Geoprocessing Workflows in Python

ENV 859 - Geospatial Data Analytics   |   Fall 2025   |   Instructor: John Fay  

Introduction & Learning Objectives

Having now covered the basics of Python, including how to work with built-in and 3rd party Python packages – including ArcPy – we are now ready to explore how spatial analysis can be done with Python. Using the Hurricane Mapping tool as a template, we’ll replicating the geoprocessing workflow we produced in the ArcGIS Pro geoprocessing modeler, but now in a fully transparent, fully reproducible Jupyter notebook. In doing so, we’ll cover the following:

Learning Objectives:

  • Continue to hone our basic Python coding skills, including interacting with the ESRI help documentation on ArcPy
  • Continue to develop our scripting skills, understanding that writing scrips is not necessarily a linear process
  • Creating an organized coding workspace
  • Importing the arcpy package alongside other useful Python packages
  • Finding and implementing the proper syntax for an ArcPy geoprocessing tool
  • Setting coding variables, including pathnames to spatial datasets
  • Using pathlib’s Path module to work with relative paths.
  • Setting ArcPy environment variables using the arcpy.env module
  • Work with geoprocessing tool outputs
  • Execute geoprocessing tools in sequence
  • Include process update messages as well as map outputs in our code

✅ Task 1: Preparing the Workspace

As with all our spatial analysis tasks, everything begins with creating a tidy project workspace with subfolders to keep files organized.

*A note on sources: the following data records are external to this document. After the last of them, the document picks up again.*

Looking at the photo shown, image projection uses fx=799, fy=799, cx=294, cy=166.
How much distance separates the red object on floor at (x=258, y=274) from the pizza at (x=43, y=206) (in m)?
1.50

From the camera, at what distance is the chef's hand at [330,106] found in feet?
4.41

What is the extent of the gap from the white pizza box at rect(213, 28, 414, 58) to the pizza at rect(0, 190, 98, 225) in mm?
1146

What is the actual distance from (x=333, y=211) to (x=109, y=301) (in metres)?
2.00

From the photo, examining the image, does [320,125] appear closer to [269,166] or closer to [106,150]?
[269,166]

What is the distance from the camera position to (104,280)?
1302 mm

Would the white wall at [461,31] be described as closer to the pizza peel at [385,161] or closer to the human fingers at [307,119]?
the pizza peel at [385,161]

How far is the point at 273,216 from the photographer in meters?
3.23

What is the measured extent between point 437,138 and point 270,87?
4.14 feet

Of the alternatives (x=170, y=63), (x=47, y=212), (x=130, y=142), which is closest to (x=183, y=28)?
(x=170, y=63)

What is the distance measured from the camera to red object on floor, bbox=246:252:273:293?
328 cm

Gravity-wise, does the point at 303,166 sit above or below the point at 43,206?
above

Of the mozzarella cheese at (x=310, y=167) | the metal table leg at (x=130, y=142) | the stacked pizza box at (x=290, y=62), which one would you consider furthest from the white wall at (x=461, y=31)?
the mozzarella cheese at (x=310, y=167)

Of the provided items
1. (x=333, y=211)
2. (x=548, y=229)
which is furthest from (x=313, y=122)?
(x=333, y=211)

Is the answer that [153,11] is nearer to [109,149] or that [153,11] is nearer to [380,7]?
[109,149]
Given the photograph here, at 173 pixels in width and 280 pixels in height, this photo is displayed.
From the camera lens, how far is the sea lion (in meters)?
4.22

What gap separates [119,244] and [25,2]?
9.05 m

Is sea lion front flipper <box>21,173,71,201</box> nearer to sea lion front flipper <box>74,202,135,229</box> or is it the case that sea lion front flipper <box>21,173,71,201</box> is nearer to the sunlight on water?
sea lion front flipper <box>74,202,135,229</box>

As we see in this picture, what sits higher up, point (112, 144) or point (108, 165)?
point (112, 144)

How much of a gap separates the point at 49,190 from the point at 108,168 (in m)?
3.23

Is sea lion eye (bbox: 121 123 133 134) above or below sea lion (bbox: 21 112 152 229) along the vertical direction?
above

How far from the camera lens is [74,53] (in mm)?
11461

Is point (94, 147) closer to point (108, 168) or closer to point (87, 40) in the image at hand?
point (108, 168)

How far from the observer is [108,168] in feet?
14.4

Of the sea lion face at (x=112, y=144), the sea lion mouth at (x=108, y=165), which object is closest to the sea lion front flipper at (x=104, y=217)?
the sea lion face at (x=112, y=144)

  • Create a project folder on your V: drive. Name it whatever you want, but be sure it includes no spaces or unusual characters.
  • Within this project folder, create folders for your data:
    • First create a “data “folder, and within this Data folder create folders called “raw” and “processed
  • Within this project folder, create a folder for your code and an initial notebook file:
    • Create a folder named “src
    • In this folder, create a new text file, renaming it “HurricaneTracker_v1.ipynb
  • Download and unzip the North Atlantic IBTrACS point feature class into your Raw data folder.
  • Create a Readme.txt file in the project folder, and in this file include a short description of the project, your email, and the date.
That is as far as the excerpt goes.